Additional Towing Expenses
Add-ons also cover the expenses of additional towing if your vehicle needs to be moved to a garage after an accident.
EMI Protection Cover
For vehicles purchased on loan, EMI protection ensures that your monthly payments remain covered even if the vehicle is out of service due to damage.
Return to Invoice
In case of total loss or theft, this add-on pays the difference between your insurance payout and the vehicle’s original invoice value. It helps you replace your vehicle without financial strain.
Key and Lock Replacement
It covers replacing your vehicle’s locks or keys if lost or damaged. Some insurers offer highly relevant add-ons such as engine protection and zero depreciation, particularly useful for commercial operators covering long distances or running older fleets.
Why is It Necessary to Insure Your Commercial Vehicle?
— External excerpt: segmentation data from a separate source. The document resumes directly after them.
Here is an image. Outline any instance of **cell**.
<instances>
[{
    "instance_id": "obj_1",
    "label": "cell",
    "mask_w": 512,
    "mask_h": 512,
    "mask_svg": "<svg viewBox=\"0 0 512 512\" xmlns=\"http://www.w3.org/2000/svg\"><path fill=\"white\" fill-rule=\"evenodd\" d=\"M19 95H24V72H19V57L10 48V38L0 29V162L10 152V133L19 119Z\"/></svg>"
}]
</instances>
Insuring your commercial vehicle is legally required in many jurisdictions, including India. Here’s why commercial vehicle insurance is essential:
Legal Compliance
In India, the Motor Vehicles Act of 1988 mandates at least third-party liability insurance for all vehicles, including commercial ones. Operating without insurance can lead to penalties or vehicle seizure.
Financial Protection
Commercial vehicle insurance shields businesses from substantial financial losses arising from accidents, theft, natural disasters, or vandalism. It covers repair or replacement costs, medical expenses, and third-party liabilities.
Business Continuity
An uninsured loss can disrupt services and revenue for businesses that depend on vehicles for daily operations. Insurance ensures quick recovery and minimal downtime.
Third-Party Liability Coverage
Accidents involving commercial vehicles can result in significant third-party damages or injuries. Insurance covers these liabilities, protecting the business from potentially crippling legal and financial consequences.
Comprehensive Coverage
Beyond mandatory third-party coverage, comprehensive policies protect against a wide range of risks, including vehicle damage, personal accident cover for drivers, and protection against natural or man-made disasters.
Reputation and Customer Assurance
Insured commercial vehicles, such as auto rickshaws, signal responsibility and reliability to customers and clients, enhancing business reputation.
The type of vehicle you operate, be it a three-wheeler auto rickshaw, truck, or delivery van, significantly influences your commercial vehicle insurance premium. This occurs due to differences in risk, usage, and coverage needs. However, other factors such as vehicle value, engine size, location, driver history, and policy features also play crucial roles in determining the final premium.